Learn how Huawei's L3.5 autonomous driving network uses AI and machine learning can help manage your complex, heterogenous hybrid and multi-cloud networks

The most common vision for the self-driving car is one where you can climb into a car, say "Take me to work," and it does. Along the way, the vehicle navigates a number of obstacles, from choosing a better route because there's a big jam on the interstate, to breaking suddenly and changing lanes because another driver swerved into your path, to handling bumper-to-bumper traffic getting through the bridge tolls, to finally finding a good parking space in the downtown garage.

Engineers making safe-driving cars have developed a nomenclature that helps define just how autonomous the car's technology really is. At Level 0, the driver is fully responsible. Level 1 adds one somewhat automated system (think cruise control). At Level 3, the car can steer and control speed, but with the driver ready to step in at any time. It's at Level 4 to 5 where the driver can take a nap and the car does it all.

ASSIGNED TASK A -
Name every autonomy level mentioned in the self-driving car passage, and give what the passage says about each one.
ASSIGNED TASK B -
Extend the self-driving car passage, picking up after its final sentence.
The rows have nothing to do with this self-driving car passage.

SUPPLIED RECORDS -
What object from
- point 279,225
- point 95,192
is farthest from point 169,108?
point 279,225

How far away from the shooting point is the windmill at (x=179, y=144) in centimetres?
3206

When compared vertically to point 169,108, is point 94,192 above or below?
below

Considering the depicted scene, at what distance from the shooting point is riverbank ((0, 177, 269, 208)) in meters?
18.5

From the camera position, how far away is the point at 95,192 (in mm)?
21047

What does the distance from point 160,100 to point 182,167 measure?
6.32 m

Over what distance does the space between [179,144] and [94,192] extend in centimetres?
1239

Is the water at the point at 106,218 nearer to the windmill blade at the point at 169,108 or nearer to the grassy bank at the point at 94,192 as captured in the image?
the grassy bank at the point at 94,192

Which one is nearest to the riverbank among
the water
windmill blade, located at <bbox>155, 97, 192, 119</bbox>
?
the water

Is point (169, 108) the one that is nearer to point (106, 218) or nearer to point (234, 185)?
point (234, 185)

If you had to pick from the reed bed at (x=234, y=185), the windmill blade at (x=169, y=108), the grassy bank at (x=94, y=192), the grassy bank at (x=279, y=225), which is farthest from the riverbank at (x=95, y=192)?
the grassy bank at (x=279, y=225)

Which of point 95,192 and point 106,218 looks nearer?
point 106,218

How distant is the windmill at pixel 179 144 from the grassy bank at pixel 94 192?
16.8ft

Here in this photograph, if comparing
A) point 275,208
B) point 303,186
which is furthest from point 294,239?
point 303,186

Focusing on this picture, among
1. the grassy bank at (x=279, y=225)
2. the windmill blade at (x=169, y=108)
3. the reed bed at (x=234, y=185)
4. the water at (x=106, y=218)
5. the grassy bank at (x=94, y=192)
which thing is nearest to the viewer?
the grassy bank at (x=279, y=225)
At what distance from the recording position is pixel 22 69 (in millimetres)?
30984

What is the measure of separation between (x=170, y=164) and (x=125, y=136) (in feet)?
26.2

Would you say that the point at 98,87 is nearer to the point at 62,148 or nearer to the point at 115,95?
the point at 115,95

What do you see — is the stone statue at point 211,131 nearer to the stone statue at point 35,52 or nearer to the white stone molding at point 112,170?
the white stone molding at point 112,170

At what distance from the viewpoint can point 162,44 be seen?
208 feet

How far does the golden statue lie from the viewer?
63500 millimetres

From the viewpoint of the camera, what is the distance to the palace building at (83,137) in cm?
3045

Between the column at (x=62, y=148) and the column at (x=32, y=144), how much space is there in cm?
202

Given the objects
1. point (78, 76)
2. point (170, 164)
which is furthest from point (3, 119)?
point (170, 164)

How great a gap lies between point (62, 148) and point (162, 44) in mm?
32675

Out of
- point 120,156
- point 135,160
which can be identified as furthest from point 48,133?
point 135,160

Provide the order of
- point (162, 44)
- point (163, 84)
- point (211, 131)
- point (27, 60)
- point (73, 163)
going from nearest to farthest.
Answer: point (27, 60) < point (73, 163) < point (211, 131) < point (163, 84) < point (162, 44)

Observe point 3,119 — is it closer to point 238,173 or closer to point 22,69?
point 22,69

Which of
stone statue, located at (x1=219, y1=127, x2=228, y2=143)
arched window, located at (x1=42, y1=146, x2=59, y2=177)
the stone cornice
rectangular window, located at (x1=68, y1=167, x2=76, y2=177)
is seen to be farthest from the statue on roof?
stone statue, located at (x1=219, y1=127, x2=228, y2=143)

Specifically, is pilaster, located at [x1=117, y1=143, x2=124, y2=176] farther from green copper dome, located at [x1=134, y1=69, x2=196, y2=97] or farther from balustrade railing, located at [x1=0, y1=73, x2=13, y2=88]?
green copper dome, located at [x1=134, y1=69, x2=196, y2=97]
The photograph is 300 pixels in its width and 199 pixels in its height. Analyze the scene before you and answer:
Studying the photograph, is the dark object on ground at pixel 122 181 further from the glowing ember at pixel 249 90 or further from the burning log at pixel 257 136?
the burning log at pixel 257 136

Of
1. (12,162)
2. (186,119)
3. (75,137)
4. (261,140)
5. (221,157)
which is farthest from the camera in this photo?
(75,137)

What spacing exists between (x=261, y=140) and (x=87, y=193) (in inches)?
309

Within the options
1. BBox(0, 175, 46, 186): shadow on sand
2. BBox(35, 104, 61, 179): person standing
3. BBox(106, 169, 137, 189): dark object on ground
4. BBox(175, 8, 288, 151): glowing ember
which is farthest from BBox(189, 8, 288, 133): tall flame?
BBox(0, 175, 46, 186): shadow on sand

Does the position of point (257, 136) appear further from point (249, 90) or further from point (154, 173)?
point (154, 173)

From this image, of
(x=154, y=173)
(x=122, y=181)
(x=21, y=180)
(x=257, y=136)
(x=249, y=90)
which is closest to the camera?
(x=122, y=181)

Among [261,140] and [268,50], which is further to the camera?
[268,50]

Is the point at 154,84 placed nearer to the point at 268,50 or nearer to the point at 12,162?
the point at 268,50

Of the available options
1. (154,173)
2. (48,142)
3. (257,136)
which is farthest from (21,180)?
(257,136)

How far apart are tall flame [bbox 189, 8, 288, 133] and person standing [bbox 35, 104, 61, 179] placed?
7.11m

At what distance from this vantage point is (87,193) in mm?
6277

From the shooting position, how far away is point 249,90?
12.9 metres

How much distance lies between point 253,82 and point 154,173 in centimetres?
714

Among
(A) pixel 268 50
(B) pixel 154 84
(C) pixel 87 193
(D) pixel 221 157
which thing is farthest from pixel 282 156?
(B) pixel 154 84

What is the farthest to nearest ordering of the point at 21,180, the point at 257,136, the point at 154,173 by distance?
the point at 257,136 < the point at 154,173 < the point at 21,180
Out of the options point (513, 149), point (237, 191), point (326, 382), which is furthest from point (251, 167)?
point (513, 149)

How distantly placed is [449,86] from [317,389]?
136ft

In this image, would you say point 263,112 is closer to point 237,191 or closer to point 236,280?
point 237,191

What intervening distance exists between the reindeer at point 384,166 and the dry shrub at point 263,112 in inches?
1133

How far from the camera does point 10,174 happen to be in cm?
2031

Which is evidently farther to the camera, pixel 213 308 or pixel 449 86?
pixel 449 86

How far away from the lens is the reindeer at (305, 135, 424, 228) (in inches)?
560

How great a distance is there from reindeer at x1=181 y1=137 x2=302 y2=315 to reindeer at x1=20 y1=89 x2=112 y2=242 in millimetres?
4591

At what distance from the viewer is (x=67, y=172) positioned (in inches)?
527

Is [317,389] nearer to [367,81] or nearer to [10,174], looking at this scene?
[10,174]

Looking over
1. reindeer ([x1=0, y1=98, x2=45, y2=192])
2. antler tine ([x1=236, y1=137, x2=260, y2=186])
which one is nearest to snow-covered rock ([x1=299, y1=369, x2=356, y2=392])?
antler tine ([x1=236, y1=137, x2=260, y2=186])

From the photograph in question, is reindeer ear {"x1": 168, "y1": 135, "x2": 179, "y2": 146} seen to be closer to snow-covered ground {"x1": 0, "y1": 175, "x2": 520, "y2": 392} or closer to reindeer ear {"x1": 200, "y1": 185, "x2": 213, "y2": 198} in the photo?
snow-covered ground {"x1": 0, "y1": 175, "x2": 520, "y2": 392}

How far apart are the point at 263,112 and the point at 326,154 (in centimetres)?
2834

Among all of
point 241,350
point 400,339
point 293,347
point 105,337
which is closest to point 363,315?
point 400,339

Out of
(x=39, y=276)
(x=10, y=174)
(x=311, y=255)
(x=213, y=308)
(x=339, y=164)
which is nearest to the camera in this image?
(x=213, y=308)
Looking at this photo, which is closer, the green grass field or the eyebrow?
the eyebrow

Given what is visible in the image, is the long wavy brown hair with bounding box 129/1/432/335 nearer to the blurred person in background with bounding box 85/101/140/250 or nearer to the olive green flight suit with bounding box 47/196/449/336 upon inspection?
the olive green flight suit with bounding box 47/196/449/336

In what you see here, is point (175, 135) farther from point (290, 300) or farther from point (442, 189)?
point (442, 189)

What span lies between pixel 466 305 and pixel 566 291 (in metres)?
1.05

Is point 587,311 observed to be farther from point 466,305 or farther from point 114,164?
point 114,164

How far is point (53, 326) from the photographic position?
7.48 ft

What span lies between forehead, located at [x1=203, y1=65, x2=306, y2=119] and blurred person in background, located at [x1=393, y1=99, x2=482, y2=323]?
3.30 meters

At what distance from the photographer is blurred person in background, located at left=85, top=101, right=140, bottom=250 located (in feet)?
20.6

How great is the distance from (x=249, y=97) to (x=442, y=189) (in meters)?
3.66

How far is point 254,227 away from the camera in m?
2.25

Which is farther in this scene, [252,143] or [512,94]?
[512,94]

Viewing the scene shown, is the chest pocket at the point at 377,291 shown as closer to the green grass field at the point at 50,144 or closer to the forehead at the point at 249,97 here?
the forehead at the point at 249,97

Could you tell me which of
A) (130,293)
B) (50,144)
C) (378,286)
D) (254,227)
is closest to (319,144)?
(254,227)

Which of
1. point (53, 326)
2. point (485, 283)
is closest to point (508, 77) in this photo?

ANSWER SPACE A -
- Level 0: the driver is fully responsible.
- Level 1: adds one somewhat automated system, such as cruise control.
- Level 3: the car can steer and control speed, but the driver must be ready to step in at any time.
- Level 4 to 5: the driver can take a nap and the car does it all.

ANSWER SPACE B -
Autonomous driving involves a mixture of sensors, artificial intelligence, machine learning, and high-speed communications. Your car is, essentially, one node on the nation's road network, and the AI in your car is mostly responsible for the safe functioning of that one node.

But what if you wanted the network to manage all the nodes? That's the idea behind network automation, or automatic driving networks (ADN). Here, we're no longer talking about cars and roads, but actual computer and data center networks. In fact, many of the problems are similar.

Computer networks can have thousands of paths, hundreds or even thousands of devices, many thousands of running workloads, possible rogue or destructive players, and constantly changing conditions. As an IT professional, you're not responsible for one single node on the network, but the whole network overall.

Graphic showing the complexity of network management

Despite the complexity of network management, ADN helps network engineers arrive at their destinations safely and hassle-free, just like a self-driving car. 

And that network is incredibly complex. It's no longer just what you can fit into a data center building. Modern networks are mixtures of public and private clouds, physical data centers, and many different devices and solutions from a never-ending parade of vendors.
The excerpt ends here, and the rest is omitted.